A BufferQueue is a data structure that combines buffer pools with queues and uses Binder IPC to pass buffers between processes. The producer interface, or something you pass to someone who wants to generate a graphics buffer, is IGraphicBufferProducer (part of the SurfaceTexture). BufferQueue is typically used to render to Surface and consume content along with GL consumers and other tasks. BufferQueue can run in three different modes:
Class-synchronous mode – By default, BufferQueue runs in class-synchronous mode, where every buffer entered from the producer exits at the consumer. No buffers are discarded in this mode. If the producer is too fast and creates buffers faster than it consumes them, it will block and wait for available buffers.
Non-blocking mode – BufferQueue can also run in non-blocking mode, in which case it generates an error rather than waiting for the buffer. Buffers are also not discarded in this mode. This helps avoid potential deadlocks in applications that may not understand the complex dependencies of the graphical framework.

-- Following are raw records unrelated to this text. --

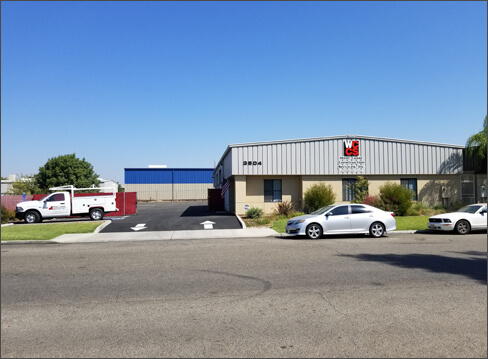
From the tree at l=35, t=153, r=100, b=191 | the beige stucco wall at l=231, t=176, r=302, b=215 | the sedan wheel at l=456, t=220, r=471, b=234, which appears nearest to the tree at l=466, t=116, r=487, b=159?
the beige stucco wall at l=231, t=176, r=302, b=215

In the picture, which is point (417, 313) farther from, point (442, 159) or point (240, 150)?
point (442, 159)

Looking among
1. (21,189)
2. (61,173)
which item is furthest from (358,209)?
(61,173)

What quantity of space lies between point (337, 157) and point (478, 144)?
10375mm

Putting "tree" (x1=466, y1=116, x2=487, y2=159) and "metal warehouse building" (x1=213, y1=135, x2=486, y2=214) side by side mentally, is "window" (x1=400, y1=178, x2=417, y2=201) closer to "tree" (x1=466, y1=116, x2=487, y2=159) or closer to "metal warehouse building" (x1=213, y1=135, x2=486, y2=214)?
"metal warehouse building" (x1=213, y1=135, x2=486, y2=214)

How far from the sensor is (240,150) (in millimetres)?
26969

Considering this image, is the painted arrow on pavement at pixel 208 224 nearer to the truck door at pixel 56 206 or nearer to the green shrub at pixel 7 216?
the truck door at pixel 56 206

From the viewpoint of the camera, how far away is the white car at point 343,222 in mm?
15422

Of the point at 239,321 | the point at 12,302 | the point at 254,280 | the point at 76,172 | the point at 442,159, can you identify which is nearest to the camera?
the point at 239,321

Discard mode – Finally, BufferQueue can be configured to discard old buffers rather than generate errors or wait. For example, if a GL rendering is performed on a texture view and is drawn as quickly as possible, the buffer must be discarded.
To perform most of this work, SurfaceFlinger works just like another OpenGL ES client. For example, when SurfaceFlinger is actively synthesizing a buffer or two buffers into a third buffer, it uses OpenGL ES.
Hardware Composer HAL does the other half of the work. This HAL acts as the central point for all Android graphics rendering.